#### Information given
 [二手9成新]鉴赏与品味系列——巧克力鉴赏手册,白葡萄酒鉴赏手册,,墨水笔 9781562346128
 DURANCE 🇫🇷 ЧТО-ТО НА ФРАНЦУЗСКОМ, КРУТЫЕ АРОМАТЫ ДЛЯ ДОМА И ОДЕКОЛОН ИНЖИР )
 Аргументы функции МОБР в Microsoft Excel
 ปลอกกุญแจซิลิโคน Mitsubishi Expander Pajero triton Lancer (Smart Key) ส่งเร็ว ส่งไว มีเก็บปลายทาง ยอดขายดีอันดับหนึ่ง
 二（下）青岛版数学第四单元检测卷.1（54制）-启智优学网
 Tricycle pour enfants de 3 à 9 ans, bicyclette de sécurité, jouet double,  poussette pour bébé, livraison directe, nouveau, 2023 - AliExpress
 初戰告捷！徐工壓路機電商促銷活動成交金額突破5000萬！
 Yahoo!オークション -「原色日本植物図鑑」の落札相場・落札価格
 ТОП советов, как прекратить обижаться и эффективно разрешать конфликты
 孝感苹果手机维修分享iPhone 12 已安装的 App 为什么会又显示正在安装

#### Assignment
So that nothing is lost, transcribe each entry exactly as written.

#### Completed task
 [二手9成新]鉴赏与品味系列——巧克力鉴赏手册,白葡萄酒鉴赏手册,,墨水笔 9781562346128
 DURANCE 🇫🇷 ЧТО-ТО НА ФРАНЦУЗСКОМ, КРУТЫЕ АРОМАТЫ ДЛЯ ДОМА И ОДЕКОЛОН ИНЖИР )
 Аргументы функции МОБР в Microsoft Excel
 ปลอกกุญแจซิลิโคน Mitsubishi Expander Pajero triton Lancer (Smart Key) ส่งเร็ว ส่งไว มีเก็บปลายทาง ยอดขายดีอันดับหนึ่ง
 二（下）青岛版数学第四单元检测卷.1（54制）-启智优学网
 Tricycle pour enfants de 3 à 9 ans, bicyclette de sécurité, jouet double,  poussette pour bébé, livraison directe, nouveau, 2023 - AliExpress
 初戰告捷！徐工壓路機電商促銷活動成交金額突破5000萬！
 Yahoo!オークション -「原色日本植物図鑑」の落札相場・落札価格
 ТОП советов, как прекратить обижаться и эффективно разрешать конфликты
 孝感苹果手机维修分享iPhone 12 已安装的 App 为什么会又显示正在安装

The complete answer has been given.